Bei korrekter Installation und regelmäßiger Wartung sind zehn bis fünfzehn Betriebsjahre realistisch. Die tatsächliche Lebensdauer hängt stark von der Umgebungstemperatur ab: Jede 7 °C über der Nenntemperatur halbiert die verbleibende Lebensdauer der internen Kondensatoren.
Kann man einen Frequenzumrichter reparieren?
Ja, in den meisten Fällen lässt sich ein defekter Frequenzumrichter wirtschaftlich reparieren. Besonders bei abgekündigten oder schwer beschaffbaren Modellen ist die Instandsetzung oft die einzige schnelle Alternative zur langen Lieferzeit eines Neugeräts.
Was sind die ersten Anzeichen, dass ein Frequenzumrichter defekt wird?
Sporadische Fehlermeldungen ohne klare Ursache, ungewöhnliche Wärmeentwicklung am Gehäuse, hörbare Veränderungen am Lüfter sowie schwankende Drehzahlen ohne Prozessänderung sind frühe Warnsignale. Auch eine erhöhte Häufigkeit von Trips (“Abschaltungen”) deutet auf nachlassende Kondensatorkapazität hin.

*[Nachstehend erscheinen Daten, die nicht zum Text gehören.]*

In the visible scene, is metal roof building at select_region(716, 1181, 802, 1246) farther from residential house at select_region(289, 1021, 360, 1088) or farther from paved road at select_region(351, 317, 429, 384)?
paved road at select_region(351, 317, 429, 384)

Warum explodieren neue Frequenzumrichter aus dem Lager beim ersten Einschalten? Die Zwischenkreiskondensatoren verlieren ohne anliegende Spannung über Jahre ihre interne Oxidschicht. Beim schlagartigen Einschalten mit voller Netzspannung kommt es durch die fehlende Dielektrikumsschicht zum internen Kurzschluss. Abhilfe schafft das regelmäßige “Formieren” des Geräts mit langsam steigender Spannung über einen Regeltransformator.
Was ist der Unterschied zwischen einem dv/dt-Filter und einem Sinusfilter?
Ein dv/dt-Filter verlangsamt die Spannungsanstiegszeit der IGBT-Schaltsignale und verhindert damit Reflexionen in langen Motorkabeln. Er eignet sich für Kabellängen bis etwa 300 m. Ein Sinusfilter wandelt das gesamte PWM-Rechtecksignal in eine saubere Sinuswelle um und eliminiert Reflexionen vollständig. Er ist aufwendiger und wird vor allem bei sehr langen Kabeln oder empfindlichen Motorwicklungen eingesetzt.